---- Data shown

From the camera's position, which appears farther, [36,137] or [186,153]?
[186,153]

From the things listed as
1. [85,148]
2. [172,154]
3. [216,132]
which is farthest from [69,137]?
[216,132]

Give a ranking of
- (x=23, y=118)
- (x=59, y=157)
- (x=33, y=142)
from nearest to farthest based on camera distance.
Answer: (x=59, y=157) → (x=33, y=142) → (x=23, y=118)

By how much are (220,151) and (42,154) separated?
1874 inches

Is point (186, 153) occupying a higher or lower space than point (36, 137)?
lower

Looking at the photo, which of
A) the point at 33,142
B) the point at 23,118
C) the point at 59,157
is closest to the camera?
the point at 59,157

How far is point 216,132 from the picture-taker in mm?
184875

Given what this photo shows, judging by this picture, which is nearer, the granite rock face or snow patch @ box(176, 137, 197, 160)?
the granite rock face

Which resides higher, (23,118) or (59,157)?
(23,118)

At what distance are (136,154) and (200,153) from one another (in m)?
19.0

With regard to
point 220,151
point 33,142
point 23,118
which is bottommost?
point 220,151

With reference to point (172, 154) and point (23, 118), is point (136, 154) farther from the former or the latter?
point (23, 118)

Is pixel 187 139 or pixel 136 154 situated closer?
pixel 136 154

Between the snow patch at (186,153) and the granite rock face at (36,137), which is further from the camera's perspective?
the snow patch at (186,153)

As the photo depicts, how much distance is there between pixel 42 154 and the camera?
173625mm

--------
---- Data shown

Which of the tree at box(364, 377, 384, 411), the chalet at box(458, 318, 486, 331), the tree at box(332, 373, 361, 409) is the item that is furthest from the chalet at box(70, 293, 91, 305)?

--------
---- Data shown

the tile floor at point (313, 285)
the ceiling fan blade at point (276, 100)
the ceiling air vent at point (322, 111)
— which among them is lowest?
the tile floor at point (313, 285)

--------

**What this task involves:**
Retype the entries beginning with the line containing "From the things listed as" and continuing through the line containing "1874 inches", copying each line without changes.

**Task output:**
From the things listed as
1. [85,148]
2. [172,154]
3. [216,132]
which is farthest from [69,137]?
[216,132]

Give a ranking of
- (x=23, y=118)
- (x=59, y=157)
- (x=33, y=142)
from nearest to farthest based on camera distance.
Answer: (x=59, y=157) → (x=33, y=142) → (x=23, y=118)

By how much are (220,151) and (42,154) separated?
1874 inches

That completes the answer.